Doğru bir saptamadır.
akıl olsa bir avukat tutar babasından kalanlardan kendi payını alır; çeker giderdi.
Bütün grimm kardeşler kahramanları gibi kurtarılmayı bekleyen bir kezo işte.
Edit: grimm kardeşlerin kezoları derken, hansel ve gretel'deki gretel'i tenzih ederim. Gretel sağlam kızdı.
Büyük ihtimal aynı ekonomik düzeyde bir erkek dansa kaldırmak istese "ay hoşt köpek sen de kim oluyorsun" derdi. Prens olunca süper ama. Fakir teklif ederse Sapık, prens ederse çok tatlış oluyor.
Charles perrault' un ileri görüşlülüğünü alıp günümüz külkedileriyle karşılaştırdığımızda, evinde ırgat gibi çalışan proleterya piremseslerinin de yaşama arzusunu kamçılayan tek şeyin yakışıklı erkek ve alabildiğine para olduğunu görebiliriz.
Sanırım maddiyatçı ve materyalist, ambalaj meraklısı sürtük formlarının başlangıç noktasında feyz aldığı hikayelerden birisi de bu külkedili hikayeydi.
Yakışıklı prensler, pamuk prensesler, zengin krallar, uyuyan güzeller bizim gelecekte neye yönlenip ne şekilde evrileceğimize vurgun yaparak beklentimizin değişmesinde etkili oldular.
içimize işleyen bu fazla mutlu sonlu hikayeleri gerçeğe adapte etmeye çalışarak kendi ütopyamızı kurup, içine bir de beyaz atlı prensimizi, bir asır uyuyup bozulmayan güzeli koymak için bekledik.

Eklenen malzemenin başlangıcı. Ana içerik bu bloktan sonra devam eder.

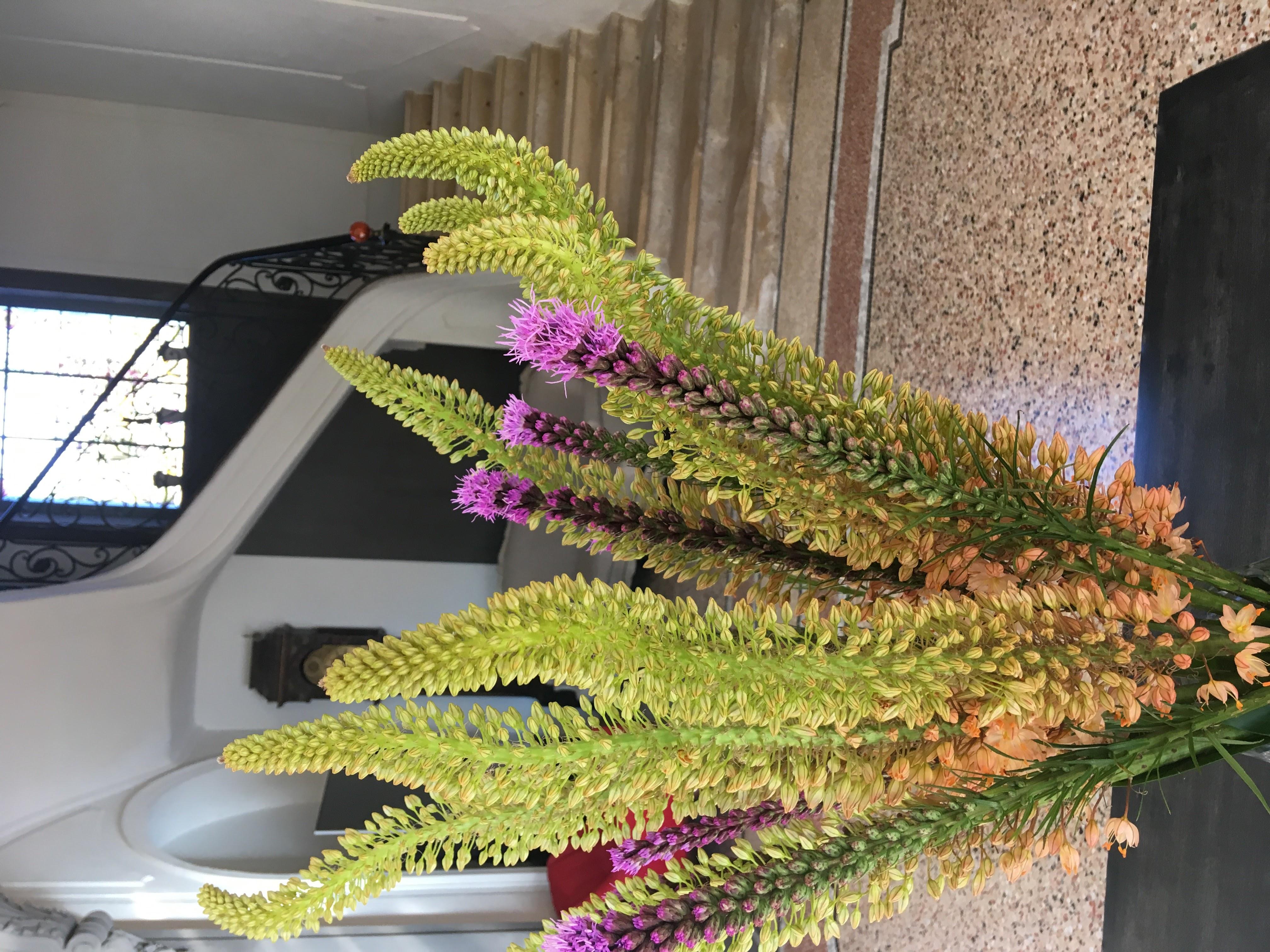 fleurs accueil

külkedisinin izmir göçmeni olduğunu bilmeyenlerin şaşırdığı olay. kendisi bornova anadolu mezunudur , zillidir , kezodur. erkek avcısı hunter derlerdi okulda ona.
Bütün gece dans ettiği kızı ayakkabısı olmadan tanıyamayan adamın prens olması ve bir gün kralın yerine geçip ülke yönetebileceğine inanmaktan daha mantıklıdır.
Materyalistliğin ön plana çıkmadığı versiyonu için:
(bkz: cinderella monogatari)
Prensle balodan önce tanışıyorlar ve prensi fakir biri zannederken arkadaş oluyorlar. Çocukluğunda izleyenler olmuştur mutlaka.